Le commandant Borge était le seul des fondateurs du Front sandiniste —créé en 1961— à avoir survécu à l’insurrection lancée par le mouvement de guérilla en 1979 contre la dynastie dictatoriale des Somoza, qui a gouverné pendant 45 ans le Nicaragua.
Membre de la direction nationale du FSLN qui a présidé au processus révolutionnaire après la chute de Somoza, il fut un redouté ministre de l’Intérieur pendant les 10 ans du premier gouvernement sandiniste (1979-1990).

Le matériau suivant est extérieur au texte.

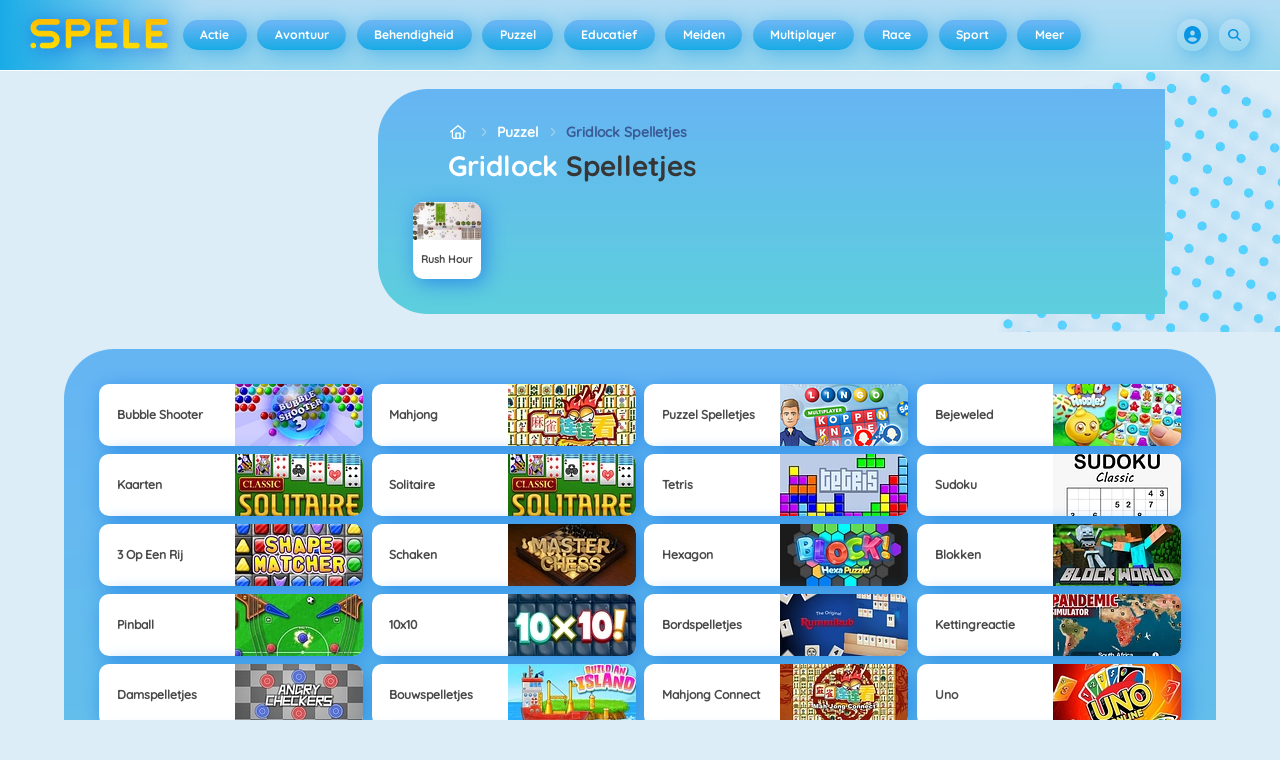

--- FILE ---
content_type: application/javascript
request_url: https://spele.nl/tag.lazy.3b6634c8.js
body_size: 344
content:
"use strict";(self.webpackChunkorca=self.webpackChunkorca||[]).push([[185,979],{534:(e,r,t)=>{t.r(r),t.d(r,{default:()=>c});var s=t(130);let o;class a extends s.default{constructor(e){return super(e),o||(o=this),o}async start(){try{await super.start(),await this.startHighScores()}catch(e){this.raygun.pushError({error:e,method:"TagPage::start()",tags:["game-page"],throwError:!1})}}async startHighScores(){try{if(!this.highScores)return;const e=[...document.querySelectorAll(".score-card")],r=[];if(e.length>0){for(const t of e){const e=t.id;if(void 0!==e){const t=e.split("g_")[1];r.push(Number.parseInt(t,10))}}const{scores:t}=await this.highScores.requestData({gameIds:r,periods:"alltime",amount:10});t&&this._displayHighScore(t)}}catch(e){this.raygun.pushError({error:e,method:"TagPage::startHighScores()",tags:["game-page"]})}}_displayHighScore(e){const r=JSON.parse(this.highScores.getGamesFromStorage());for(const t in e){const s=e[t].alltime,o=r.find((e=>{let r=Object.keys(e)[0];return Number.parseInt(r,10)===Number.parseInt(t,10)}));if(s.length<=0)return;const a=document.querySelector(`#g_${t} .score-container`);let c=void 0!==o&&o[t].includes(s[0]._record.score_id)?'<div class="score-indicator is-big"></div>':"",i=s[0]._record.score_id%10;a.querySelector(".score-top-user").innerHTML=this.highScores.replaceTemplate({type:"top",replaceObject:{bigIndicator:c,avatarID:0===i?1:i,topPlayerText:window.TRANSLATIONS.highScoresTopGuestName,recordIndicator:c?"<span> record </span>":"",scoreText:Number(s[0]._record.score).toLocaleString(window.SITE_OPTIONS.country)}});const n=a.querySelector(".score-table").querySelectorAll(".score-row");for(let[e,r]of n.entries()){const a=s[e]._record;if(void 0!==o&&o[t].includes(a.score_id)){let e=document.createElement("div");e.classList.add("score-indicator"),r.prepend(e)}const c=void 0!==o&&o[t].includes(a.score_id)?"<span>record!</span>":"";r.querySelector(".score-rank").innerHTML=e<3?`<img\n                        loading="lazy"\n                        src="/images/score/medal-${e+1}.svg"\n                        width="36" height="36" alt="Rank ${e+1}"/>`:e+1;const i=a.score_id%10;r.querySelector(".score-avatar").innerHTML=`<img loading="lazy" class="avatar" src="/images/avatars/avatar_${0===i?1:i}.png"\n                          width="150" height="150" alt="Avatar"/>`,r.querySelector(".score-player").innerHTML=`<span>${window.TRANSLATIONS.highScoresDefaultGuestName} ${e+1}</span>`,r.querySelector(".score-value").innerHTML=`${c}\n                    <label>${Number(a.score).toLocaleString(window.SITE_OPTIONS.country)}</label>`}}}}const c=a}}]);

"Tomas est de ces morts qui ne mourront jamais", car il restera dans la mémoire révolutionnaire, celle du Front sandiniste, et "dans le coeur du Nicaragua heureux et libre" a déclaré Mme Murillo la voix brisée par l’émotion.
Borge fut l’un des rares commandants de la guérilla qui a soutenu Ortega, quand le Front —très divisé— s’est retrouvé dans l’opposition avant de revenir au pouvoir en 2007.

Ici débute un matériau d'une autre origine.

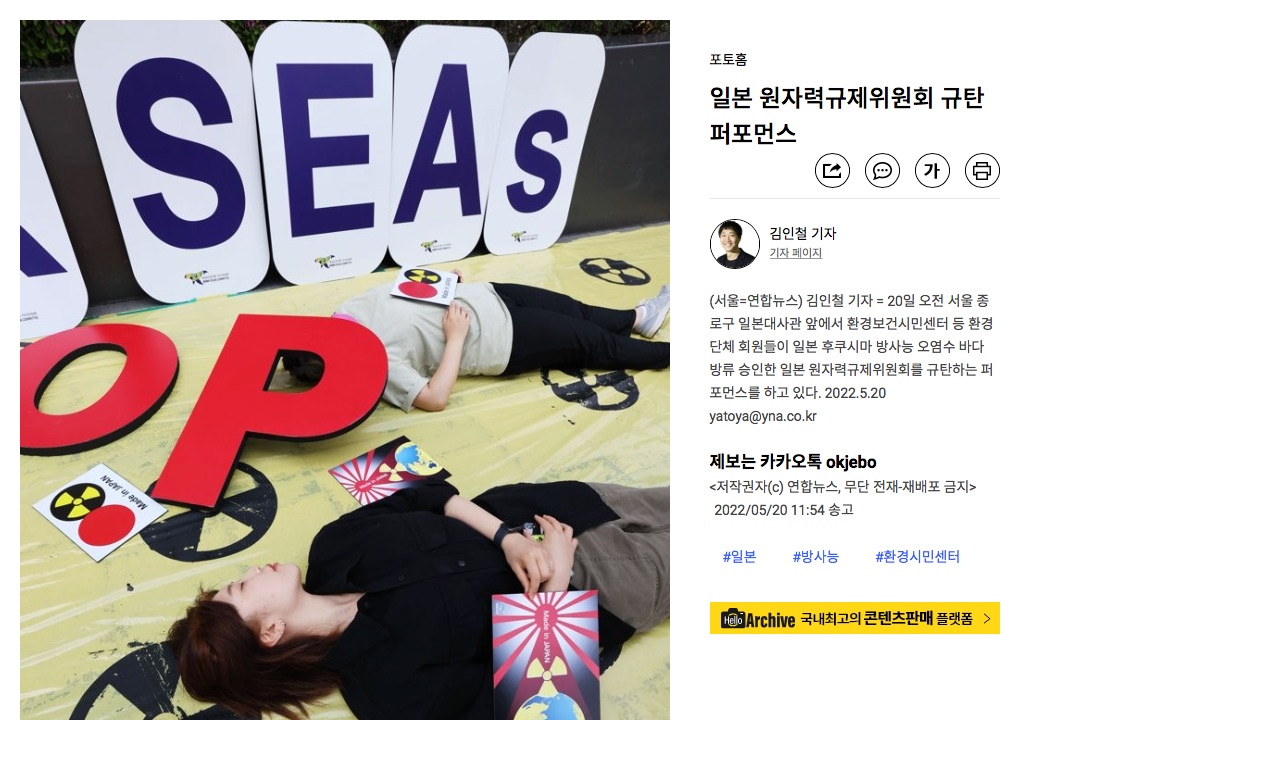

--- FILE ---
content_type: text/html; charset=utf-8
request_url: http://eco-health.org/bbs/view_image.php?fn=%2Fdata%2Feditor%2F2205%2F05bbee823f238ab2844a584e23ebdea2_1653099370_5599.jpg
body_size: 3786
content:
<!doctype html>
<html lang="ko">
<head>
<meta charset="utf-8">
<meta http-equiv="imagetoolbar" content="no">
<meta http-equiv="X-UA-Compatible" content="IE=Edge">
<meta name="naver-site-verification" content="6c577acec15094ceb25e188a62dce9d66fe68244"/>
<title>이미지 크게보기 > 환경보건시민센터</title>
<link rel="shortcut icon" href="/favicon.png"/>
<link rel="stylesheet" href="http://eco-health.org/css/default.css?ver=180820">
<link rel="stylesheet" href="http://eco-health.org/css/apms.css?ver=180820">
<link rel="stylesheet" href="http://eco-health.org/css/level/basic.css?ver=180820">
<!--[if lte IE 8]>
<script src="http://eco-health.org/js/html5.js"></script>
<![endif]-->
<script>
// 자바스크립트에서 사용하는 전역변수 선언
var g5_url       = "http://eco-health.org";
var g5_bbs_url   = "http://eco-health.org/bbs";
var g5_is_member = "";
var g5_is_admin  = "";
var g5_is_mobile = "";
var g5_bo_table  = "";
var g5_sca       = "";
var g5_pim       = "";
var g5_editor    = "";
var g5_responsive    = "1";
var g5_cookie_domain = "";
var g5_purl = "";
</script>
<script src="http://eco-health.org/js/jquery-1.11.3.min.js"></script>
<script src="http://eco-health.org/js/jquery-migrate-1.2.1.min.js"></script>
<script src="http://eco-health.org/lang/korean/lang.js?ver=180820"></script>
<script src="http://eco-health.org/js/common.js?ver=180820"></script>
<script src="http://eco-health.org/js/wrest.js?ver=180820"></script>
<script src="http://eco-health.org/js/placeholders.min.js"></script>
<script src="http://eco-health.org/js/apms.js?ver=180820"></script>
<link rel="stylesheet" href="http://eco-health.org/js/font-awesome/css/font-awesome.min.css">
</head>
<body class="responsive is-pc">

<div><img src="http://eco-health.org/data/editor/2205/05bbee823f238ab2844a584e23ebdea2_1653099370_5599.jpg" alt="" width="1018" height="980" class="draggable" style="position:relative;top:0;left:0;cursor:move;"></div>

<script>
var win_w = 1018;
var win_h = 980 + 70;
var win_l = (screen.width - win_w) / 2;
var win_t = (screen.height - win_h) / 2;

if(win_w > screen.width) {
    win_l = 0;
    win_w = screen.width - 20;

    if(win_h > screen.height) {
        win_t = 0;
        win_h = screen.height - 40;
    }
}

if(win_h > screen.height) {
    win_t = 0;
    win_h = screen.height - 40;

    if(win_w > screen.width) {
        win_w = screen.width - 20;
        win_l = 0;
    }
}

window.moveTo(win_l, win_t);
window.resizeTo(win_w, win_h);

$(function() {
    var is_draggable = false;
    var x = y = 0;
    var pos_x = pos_y = 0;

    $(".draggable").mousemove(function(e) {
        if(is_draggable) {
            x = parseInt($(this).css("left")) - (pos_x - e.pageX);
            y = parseInt($(this).css("top")) - (pos_y - e.pageY);

            pos_x = e.pageX;
            pos_y = e.pageY;

            $(this).css({ "left" : x, "top" : y });
        }

        return false;
    });

    $(".draggable").mousedown(function(e) {
        pos_x = e.pageX;
        pos_y = e.pageY;
        is_draggable = true;
        return false;
    });

    $(".draggable").mouseup(function() {
        is_draggable = false;
        return false;
    });

    $(".draggable").dblclick(function() {
        window.close();
    });
});
</script>


<!-- 아미나빌더 1.8.26 / 그누보드 5.3.3.3 / 영카트 5.3.3.3.1 -->
<!-- ie6,7에서 사이드뷰가 게시판 목록에서 아래 사이드뷰에 가려지는 현상 수정 -->
<!--[if lte IE 7]>
<script>
$(function() {
    var $sv_use = $(".sv_use");
    var count = $sv_use.length;

    $sv_use.each(function() {
        $(this).css("z-index", count);
        $(this).css("position", "relative");
        count = count - 1;
    });
});
</script>
<![endif]-->

</body>
</html>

Au moment de sa mort, Borge, considéré comme le plus dogmatique et le plus radical des dirigeants sandinistes exerçait les fonctions de secrétaire national adjoint du FSLN et d’ambassadeur au Pérou et en Equateur. Aux élections de 2011, il avait été élu député.
Né le 12 août 1930 à Matagalpa (nord), il adhéra dans sa jeunesse au combat contre la dictature somoziste et créa le FSLN en 1961 avec Carlos Fonseca Amador, en s’inspirant du patriotisme du leader paysan Augusto César Sandino, assassiné en 1934 sur l’ordre d’Anastasio Somoza.
Ayant reçu une formation militaire à Cuba quand il participait à la guérilla, une fois les sandinistes au pouvoir, il a organisé le ministère de l’Intérieur en s’appuyant sur un service de renseignement et des troupes d’élite, qui bénéficiaient de l’appui de conseillers cubains.
Mariée à la péruvienne Marcela Perez, il eut avec elle trois de ses six enfants, dont l’un adopté après la mort au combat de son père, un dirigeant de la guérilla.
Borge sera inhumé aux côtés de Carlos Fonseca, qui repose dans un petit mausolée, dans un coin de la place de la Révolution, a précisé Mme Murillo.